-- Begin Listed records --
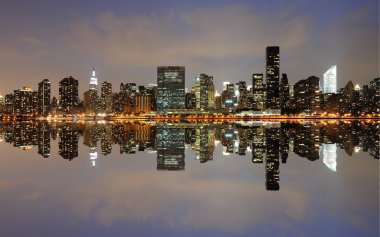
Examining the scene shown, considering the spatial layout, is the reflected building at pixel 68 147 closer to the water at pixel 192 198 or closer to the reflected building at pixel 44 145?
the reflected building at pixel 44 145

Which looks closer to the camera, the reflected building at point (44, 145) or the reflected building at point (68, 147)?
the reflected building at point (68, 147)

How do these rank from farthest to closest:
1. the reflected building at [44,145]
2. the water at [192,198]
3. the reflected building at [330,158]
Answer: the reflected building at [44,145] < the reflected building at [330,158] < the water at [192,198]

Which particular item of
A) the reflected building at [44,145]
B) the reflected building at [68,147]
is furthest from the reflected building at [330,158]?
the reflected building at [44,145]

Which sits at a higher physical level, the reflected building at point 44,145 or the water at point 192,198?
the reflected building at point 44,145

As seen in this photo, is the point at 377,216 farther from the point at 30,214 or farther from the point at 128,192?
the point at 30,214

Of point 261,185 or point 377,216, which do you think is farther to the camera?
point 261,185

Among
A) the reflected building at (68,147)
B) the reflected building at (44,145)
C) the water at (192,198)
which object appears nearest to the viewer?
the water at (192,198)

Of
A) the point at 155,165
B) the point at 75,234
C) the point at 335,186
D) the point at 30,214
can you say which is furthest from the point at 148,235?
the point at 155,165

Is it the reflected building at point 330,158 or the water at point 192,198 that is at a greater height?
the reflected building at point 330,158

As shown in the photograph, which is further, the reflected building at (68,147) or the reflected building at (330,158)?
the reflected building at (68,147)

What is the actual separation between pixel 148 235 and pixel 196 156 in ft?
52.6

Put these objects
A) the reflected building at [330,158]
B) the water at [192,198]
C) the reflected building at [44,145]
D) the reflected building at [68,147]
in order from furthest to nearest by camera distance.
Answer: the reflected building at [44,145]
the reflected building at [68,147]
the reflected building at [330,158]
the water at [192,198]

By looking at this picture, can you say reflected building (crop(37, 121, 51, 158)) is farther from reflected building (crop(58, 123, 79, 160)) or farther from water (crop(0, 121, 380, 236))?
water (crop(0, 121, 380, 236))

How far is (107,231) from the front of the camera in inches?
359
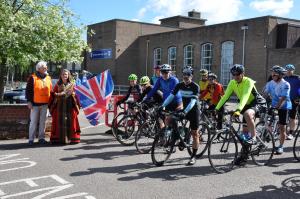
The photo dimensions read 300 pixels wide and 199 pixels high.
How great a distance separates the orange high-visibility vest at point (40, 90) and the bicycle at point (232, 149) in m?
4.40

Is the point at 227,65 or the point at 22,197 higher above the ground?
the point at 227,65

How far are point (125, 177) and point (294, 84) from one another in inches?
216

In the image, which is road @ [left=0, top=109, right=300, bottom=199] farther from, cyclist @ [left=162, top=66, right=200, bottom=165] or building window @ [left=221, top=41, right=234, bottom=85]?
building window @ [left=221, top=41, right=234, bottom=85]

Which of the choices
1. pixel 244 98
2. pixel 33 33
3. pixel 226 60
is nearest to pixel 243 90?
pixel 244 98

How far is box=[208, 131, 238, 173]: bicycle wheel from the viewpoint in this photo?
24.3ft

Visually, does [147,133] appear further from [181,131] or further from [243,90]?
[243,90]

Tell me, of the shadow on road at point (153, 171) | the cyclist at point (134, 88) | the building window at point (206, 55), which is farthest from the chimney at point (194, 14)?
the shadow on road at point (153, 171)

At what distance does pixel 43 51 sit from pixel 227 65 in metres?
28.9

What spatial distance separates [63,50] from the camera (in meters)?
14.3

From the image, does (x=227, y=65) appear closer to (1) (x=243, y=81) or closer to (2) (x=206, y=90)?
(2) (x=206, y=90)

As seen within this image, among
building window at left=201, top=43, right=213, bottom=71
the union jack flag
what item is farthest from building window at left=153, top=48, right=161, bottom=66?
the union jack flag

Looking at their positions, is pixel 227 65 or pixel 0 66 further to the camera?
pixel 227 65

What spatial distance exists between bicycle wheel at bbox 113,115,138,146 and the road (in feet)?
2.85

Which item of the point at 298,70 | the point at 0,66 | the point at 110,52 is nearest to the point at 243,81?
the point at 0,66
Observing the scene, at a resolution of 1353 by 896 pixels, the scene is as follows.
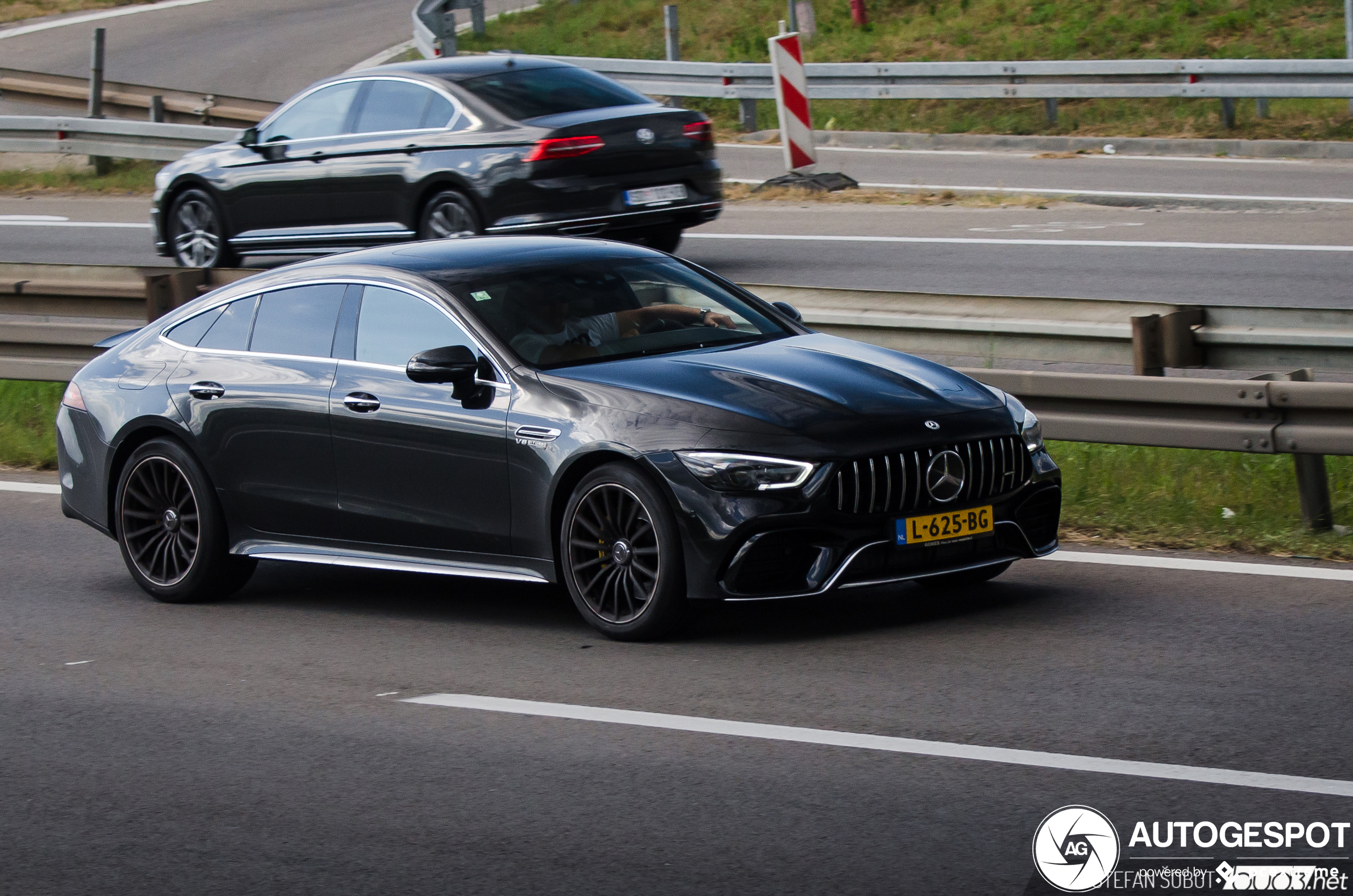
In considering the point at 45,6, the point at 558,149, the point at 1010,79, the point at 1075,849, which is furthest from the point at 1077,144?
the point at 45,6

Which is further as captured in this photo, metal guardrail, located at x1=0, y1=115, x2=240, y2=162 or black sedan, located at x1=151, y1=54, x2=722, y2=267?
metal guardrail, located at x1=0, y1=115, x2=240, y2=162

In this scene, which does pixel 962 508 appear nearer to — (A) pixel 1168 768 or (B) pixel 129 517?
(A) pixel 1168 768

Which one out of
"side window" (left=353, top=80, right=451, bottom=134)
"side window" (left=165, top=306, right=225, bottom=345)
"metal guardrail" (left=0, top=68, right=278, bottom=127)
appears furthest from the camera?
"metal guardrail" (left=0, top=68, right=278, bottom=127)

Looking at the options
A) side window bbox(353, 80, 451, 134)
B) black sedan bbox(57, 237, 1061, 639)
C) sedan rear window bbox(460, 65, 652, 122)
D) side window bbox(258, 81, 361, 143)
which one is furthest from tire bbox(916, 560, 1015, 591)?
side window bbox(258, 81, 361, 143)

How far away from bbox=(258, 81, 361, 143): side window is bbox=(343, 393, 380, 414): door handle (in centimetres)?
802

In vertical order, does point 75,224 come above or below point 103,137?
below

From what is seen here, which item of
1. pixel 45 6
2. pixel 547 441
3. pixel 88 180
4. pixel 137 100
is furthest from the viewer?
pixel 45 6

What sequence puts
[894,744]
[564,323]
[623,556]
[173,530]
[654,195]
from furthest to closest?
[654,195]
[173,530]
[564,323]
[623,556]
[894,744]

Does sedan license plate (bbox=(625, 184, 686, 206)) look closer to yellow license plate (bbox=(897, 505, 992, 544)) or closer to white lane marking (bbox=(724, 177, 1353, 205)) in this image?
white lane marking (bbox=(724, 177, 1353, 205))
-- End Listed records --
◆ **Work to complete**
Print all the entries above word for word, leaving out the pictures.

◆ **Answer in full**
Examining the scene shown, considering the spatial layout, is the reflected building at pixel 68 147 closer to the water at pixel 192 198 or closer to the reflected building at pixel 44 145?
the reflected building at pixel 44 145

Which looks closer to the camera, the reflected building at point (44, 145) or the reflected building at point (68, 147)?
the reflected building at point (68, 147)

How do these rank from farthest to closest:
1. the reflected building at [44,145]
2. the water at [192,198]
3. the reflected building at [330,158]
Answer: the reflected building at [44,145] < the reflected building at [330,158] < the water at [192,198]

Which particular item of
A) the reflected building at [44,145]
B) the reflected building at [68,147]
is furthest from the reflected building at [330,158]?
the reflected building at [44,145]

Which sits at a higher physical level, the reflected building at point 44,145 or the water at point 192,198?
the reflected building at point 44,145

As seen in this photo, is the point at 377,216 farther from the point at 30,214 or farther from the point at 128,192?
the point at 30,214

Of point 261,185 or point 377,216, which do you think is farther to the camera?
point 261,185

Among
A) the reflected building at (68,147)
B) the reflected building at (44,145)
C) the water at (192,198)
which object appears nearest to the viewer?
the water at (192,198)

Of
A) the point at 155,165
B) the point at 75,234
C) the point at 335,186
D) the point at 30,214
can you say which is furthest from the point at 148,235?
the point at 155,165

Is it the reflected building at point 330,158 or the water at point 192,198 that is at a greater height?
the reflected building at point 330,158

As shown in the photograph, which is further, the reflected building at (68,147) or the reflected building at (330,158)?
the reflected building at (68,147)

What is the actual separation between pixel 148 235 and pixel 196 156 in ft?
52.6

Put these objects
A) the reflected building at [330,158]
B) the water at [192,198]
C) the reflected building at [44,145]
D) the reflected building at [68,147]
in order from furthest to nearest by camera distance.
Answer: the reflected building at [44,145]
the reflected building at [68,147]
the reflected building at [330,158]
the water at [192,198]

By looking at this picture, can you say reflected building (crop(37, 121, 51, 158)) is farther from reflected building (crop(58, 123, 79, 160)) or farther from water (crop(0, 121, 380, 236))?
water (crop(0, 121, 380, 236))

How far is (107,231) from the front of the camera in inches?
359
The photo dimensions read 300 pixels wide and 199 pixels high.
How great a distance separates the orange high-visibility vest at point (40, 90) and the bicycle at point (232, 149) in m?
4.40

Is the point at 227,65 or the point at 22,197 higher above the ground?
the point at 227,65

How far are point (125, 177) and point (294, 84) from one another in inches?
216

In the image, which is road @ [left=0, top=109, right=300, bottom=199] farther from, cyclist @ [left=162, top=66, right=200, bottom=165] or building window @ [left=221, top=41, right=234, bottom=85]?
building window @ [left=221, top=41, right=234, bottom=85]

Which of the choices
1. pixel 244 98
2. pixel 33 33
3. pixel 226 60
is nearest to pixel 243 90?
pixel 244 98

How far is box=[208, 131, 238, 173]: bicycle wheel from the viewpoint in this photo?
24.3ft

Visually, does [147,133] appear further from [181,131] or further from [243,90]?
[243,90]

Tell me, of the shadow on road at point (153, 171) | the cyclist at point (134, 88) | the building window at point (206, 55), which is farthest from the chimney at point (194, 14)?
the shadow on road at point (153, 171)

At what distance does pixel 43 51 sit from pixel 227 65 in metres?
28.9

What spatial distance separates [63,50] from the camera (in meters)?
14.3

From the image, does (x=227, y=65) appear closer to (1) (x=243, y=81) or closer to (2) (x=206, y=90)?
(2) (x=206, y=90)

As seen within this image, among
building window at left=201, top=43, right=213, bottom=71
the union jack flag
what item is farthest from building window at left=153, top=48, right=161, bottom=66?
the union jack flag

Looking at their positions, is pixel 227 65 or pixel 0 66 further to the camera?
pixel 227 65

What spatial distance exists between bicycle wheel at bbox 113,115,138,146 and the road (in feet)?
2.85

Which item of the point at 298,70 | the point at 0,66 | the point at 110,52 is nearest to the point at 243,81?
the point at 0,66
Observing the scene, at a resolution of 1353 by 896 pixels, the scene is as follows.
In considering the point at 45,6, the point at 558,149, the point at 1010,79, the point at 1075,849, which is furthest from the point at 1077,144?
the point at 45,6

Which is further as captured in this photo, metal guardrail, located at x1=0, y1=115, x2=240, y2=162 or black sedan, located at x1=151, y1=54, x2=722, y2=267?
metal guardrail, located at x1=0, y1=115, x2=240, y2=162

In this scene, which does pixel 962 508 appear nearer to — (A) pixel 1168 768 or (B) pixel 129 517?
(A) pixel 1168 768

Which one out of
"side window" (left=353, top=80, right=451, bottom=134)
"side window" (left=165, top=306, right=225, bottom=345)
"metal guardrail" (left=0, top=68, right=278, bottom=127)
appears furthest from the camera?
"metal guardrail" (left=0, top=68, right=278, bottom=127)

Looking at the options
A) side window bbox(353, 80, 451, 134)
B) black sedan bbox(57, 237, 1061, 639)
C) sedan rear window bbox(460, 65, 652, 122)
D) side window bbox(258, 81, 361, 143)
which one is furthest from tire bbox(916, 560, 1015, 591)?
side window bbox(258, 81, 361, 143)

How far away from bbox=(258, 81, 361, 143): side window is bbox=(343, 393, 380, 414): door handle (in centimetres)?
802

In vertical order, does point 75,224 come above or below point 103,137?
below

From what is seen here, which item of
1. pixel 45 6
2. pixel 547 441
3. pixel 88 180
4. pixel 137 100
is furthest from the viewer?
pixel 45 6

What sequence puts
[894,744]
[564,323]
[623,556]
[173,530]
[654,195]
from furthest to closest?
[654,195]
[173,530]
[564,323]
[623,556]
[894,744]

Does sedan license plate (bbox=(625, 184, 686, 206)) look closer to yellow license plate (bbox=(897, 505, 992, 544)) or closer to white lane marking (bbox=(724, 177, 1353, 205)) in this image?
white lane marking (bbox=(724, 177, 1353, 205))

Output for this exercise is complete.